DIRECTIVE:
Print every line of the data below word for word, with no changes.

AVAILABLE RECORDS:

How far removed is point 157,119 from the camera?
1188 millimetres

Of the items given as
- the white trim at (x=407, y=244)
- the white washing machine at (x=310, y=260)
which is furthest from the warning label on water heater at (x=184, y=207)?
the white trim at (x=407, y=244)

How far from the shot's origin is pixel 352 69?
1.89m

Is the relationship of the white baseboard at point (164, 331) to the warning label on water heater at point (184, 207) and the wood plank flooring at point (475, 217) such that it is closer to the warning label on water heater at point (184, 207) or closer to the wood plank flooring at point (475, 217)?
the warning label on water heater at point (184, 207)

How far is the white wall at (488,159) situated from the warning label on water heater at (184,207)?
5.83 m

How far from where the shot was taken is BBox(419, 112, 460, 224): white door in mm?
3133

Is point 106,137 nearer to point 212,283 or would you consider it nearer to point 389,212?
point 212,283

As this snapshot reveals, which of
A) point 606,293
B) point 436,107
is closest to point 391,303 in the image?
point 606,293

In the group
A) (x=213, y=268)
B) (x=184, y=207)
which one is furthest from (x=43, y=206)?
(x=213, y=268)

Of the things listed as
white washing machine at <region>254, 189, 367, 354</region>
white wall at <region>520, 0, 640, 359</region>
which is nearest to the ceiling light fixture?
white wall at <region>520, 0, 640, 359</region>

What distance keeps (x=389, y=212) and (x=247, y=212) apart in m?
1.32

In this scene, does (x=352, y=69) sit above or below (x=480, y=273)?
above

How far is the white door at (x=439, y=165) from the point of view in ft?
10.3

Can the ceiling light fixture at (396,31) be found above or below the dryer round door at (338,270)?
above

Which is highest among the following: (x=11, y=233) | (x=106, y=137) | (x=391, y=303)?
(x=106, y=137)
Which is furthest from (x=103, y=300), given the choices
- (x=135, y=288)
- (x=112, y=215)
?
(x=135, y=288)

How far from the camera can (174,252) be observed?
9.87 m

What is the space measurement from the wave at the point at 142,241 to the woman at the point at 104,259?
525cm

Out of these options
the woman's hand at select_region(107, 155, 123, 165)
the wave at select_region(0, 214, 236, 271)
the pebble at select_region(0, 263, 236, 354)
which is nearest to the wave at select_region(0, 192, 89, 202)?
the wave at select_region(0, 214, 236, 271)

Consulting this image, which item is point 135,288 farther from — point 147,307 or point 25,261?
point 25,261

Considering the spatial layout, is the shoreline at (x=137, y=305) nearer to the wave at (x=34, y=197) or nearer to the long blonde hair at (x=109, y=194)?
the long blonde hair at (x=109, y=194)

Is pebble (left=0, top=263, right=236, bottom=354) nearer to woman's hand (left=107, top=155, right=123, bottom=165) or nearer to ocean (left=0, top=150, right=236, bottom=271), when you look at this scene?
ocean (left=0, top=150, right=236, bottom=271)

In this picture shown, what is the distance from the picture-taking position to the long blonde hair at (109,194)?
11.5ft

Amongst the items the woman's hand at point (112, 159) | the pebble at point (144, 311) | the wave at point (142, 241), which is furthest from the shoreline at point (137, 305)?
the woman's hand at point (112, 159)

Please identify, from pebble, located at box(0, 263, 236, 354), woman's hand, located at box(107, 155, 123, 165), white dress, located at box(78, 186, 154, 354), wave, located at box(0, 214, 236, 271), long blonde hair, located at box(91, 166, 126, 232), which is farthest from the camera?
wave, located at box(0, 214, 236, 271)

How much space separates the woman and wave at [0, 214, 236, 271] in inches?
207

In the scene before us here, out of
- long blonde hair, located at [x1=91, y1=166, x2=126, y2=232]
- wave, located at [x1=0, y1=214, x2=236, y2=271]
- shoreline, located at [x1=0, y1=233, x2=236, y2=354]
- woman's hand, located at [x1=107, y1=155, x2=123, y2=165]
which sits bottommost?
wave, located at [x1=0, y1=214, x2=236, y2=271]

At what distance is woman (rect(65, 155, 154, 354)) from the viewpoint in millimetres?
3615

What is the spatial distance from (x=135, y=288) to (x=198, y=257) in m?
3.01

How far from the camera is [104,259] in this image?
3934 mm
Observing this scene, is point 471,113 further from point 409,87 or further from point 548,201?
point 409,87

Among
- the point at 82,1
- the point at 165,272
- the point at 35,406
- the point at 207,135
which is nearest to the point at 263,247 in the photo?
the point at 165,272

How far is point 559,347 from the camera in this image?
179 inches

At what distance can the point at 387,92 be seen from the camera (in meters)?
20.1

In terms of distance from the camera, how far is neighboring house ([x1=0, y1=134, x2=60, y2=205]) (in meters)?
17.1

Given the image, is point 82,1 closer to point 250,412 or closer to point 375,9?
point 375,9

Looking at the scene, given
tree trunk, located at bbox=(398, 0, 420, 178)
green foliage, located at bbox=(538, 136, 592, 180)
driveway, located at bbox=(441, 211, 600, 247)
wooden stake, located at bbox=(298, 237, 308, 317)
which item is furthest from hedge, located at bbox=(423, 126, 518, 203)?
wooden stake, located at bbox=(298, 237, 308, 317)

FULL OUTPUT:
How far removed is point 157,119 from the camera?
1188 millimetres

Of the items given as
- the white trim at (x=407, y=244)
- the white washing machine at (x=310, y=260)
which is furthest from the warning label on water heater at (x=184, y=207)?
the white trim at (x=407, y=244)

How far from the shot's origin is pixel 352 69?
1.89m

Is the relationship of the white baseboard at point (164, 331) to the warning label on water heater at point (184, 207) and the wood plank flooring at point (475, 217) such that it is closer to the warning label on water heater at point (184, 207) or closer to the wood plank flooring at point (475, 217)?
the warning label on water heater at point (184, 207)

How far is the white wall at (488,159) situated from the warning label on water heater at (184,207)?
5.83 m

How far from where the shot was taken is BBox(419, 112, 460, 224): white door in mm?
3133

Is point 106,137 nearer to point 212,283 or would you consider it nearer to point 389,212?
point 212,283

As this snapshot reveals, which of
A) point 606,293
B) point 436,107
is closest to point 391,303 in the image?
point 606,293

In the group
A) (x=213, y=268)
B) (x=184, y=207)
which one is furthest from (x=43, y=206)?
(x=213, y=268)

Of the things listed as
white washing machine at <region>254, 189, 367, 354</region>
white wall at <region>520, 0, 640, 359</region>
which is nearest to the ceiling light fixture?
white wall at <region>520, 0, 640, 359</region>

What distance keeps (x=389, y=212) and (x=247, y=212) apart in m?
1.32

In this scene, does (x=352, y=69) sit above or below (x=480, y=273)?
above

How far is the white door at (x=439, y=165) from the point of view in ft?
10.3

Can the ceiling light fixture at (396,31) be found above or below the dryer round door at (338,270)?
above

Which is highest among the following: (x=11, y=233) | (x=106, y=137) | (x=391, y=303)?
(x=106, y=137)
Which is furthest from (x=103, y=300), given the choices
- (x=135, y=288)
- (x=112, y=215)
?
(x=135, y=288)

How far from the camera can (174,252) be observed?
9.87 m

What is the space measurement from the wave at the point at 142,241 to the woman at the point at 104,259?
525cm

Out of these options
the woman's hand at select_region(107, 155, 123, 165)
the wave at select_region(0, 214, 236, 271)
the pebble at select_region(0, 263, 236, 354)
which is nearest to the wave at select_region(0, 192, 89, 202)?
the wave at select_region(0, 214, 236, 271)

Consulting this image, which item is point 135,288 farther from — point 147,307 or point 25,261?
point 25,261

Considering the spatial layout, is the shoreline at (x=137, y=305) nearer to the wave at (x=34, y=197) or nearer to the long blonde hair at (x=109, y=194)?
the long blonde hair at (x=109, y=194)

Is pebble (left=0, top=263, right=236, bottom=354) nearer to woman's hand (left=107, top=155, right=123, bottom=165) or nearer to ocean (left=0, top=150, right=236, bottom=271), when you look at this scene?
ocean (left=0, top=150, right=236, bottom=271)

In this picture shown, what is the distance from the picture-taking position to the long blonde hair at (109,194)?
11.5ft

Amongst the items the woman's hand at point (112, 159) | the pebble at point (144, 311) | the wave at point (142, 241), which is furthest from the shoreline at point (137, 305)?
the woman's hand at point (112, 159)

Please identify, from pebble, located at box(0, 263, 236, 354), woman's hand, located at box(107, 155, 123, 165), white dress, located at box(78, 186, 154, 354), wave, located at box(0, 214, 236, 271), long blonde hair, located at box(91, 166, 126, 232), which is farthest from the camera?
wave, located at box(0, 214, 236, 271)

How much space separates the woman and wave at [0, 214, 236, 271] in inches?
207

In the scene before us here, out of
- long blonde hair, located at [x1=91, y1=166, x2=126, y2=232]
- wave, located at [x1=0, y1=214, x2=236, y2=271]
- shoreline, located at [x1=0, y1=233, x2=236, y2=354]
- woman's hand, located at [x1=107, y1=155, x2=123, y2=165]
which sits bottommost?
wave, located at [x1=0, y1=214, x2=236, y2=271]

At what distance is woman (rect(65, 155, 154, 354)) from the viewpoint in millimetres?
3615

What is the spatial distance from (x=135, y=288) to (x=198, y=257) in m?
3.01

How far from the camera is [104,259] in this image?
3934 mm
Observing this scene, is point 471,113 further from point 409,87 or further from point 548,201?
point 409,87

Among
- the point at 82,1
- the point at 165,272
- the point at 35,406
- the point at 207,135
which is nearest to the point at 263,247 in the photo?
the point at 165,272

How far is point 559,347 from the camera in this image?
179 inches

At what distance can the point at 387,92 be seen from the camera (in meters)?
20.1

In terms of distance from the camera, how far is neighboring house ([x1=0, y1=134, x2=60, y2=205]) (in meters)?
17.1

Given the image, is point 82,1 closer to point 250,412 or closer to point 375,9?
point 375,9

Looking at the scene, given
tree trunk, located at bbox=(398, 0, 420, 178)
green foliage, located at bbox=(538, 136, 592, 180)
driveway, located at bbox=(441, 211, 600, 247)
wooden stake, located at bbox=(298, 237, 308, 317)
which item is furthest from hedge, located at bbox=(423, 126, 518, 203)?
wooden stake, located at bbox=(298, 237, 308, 317)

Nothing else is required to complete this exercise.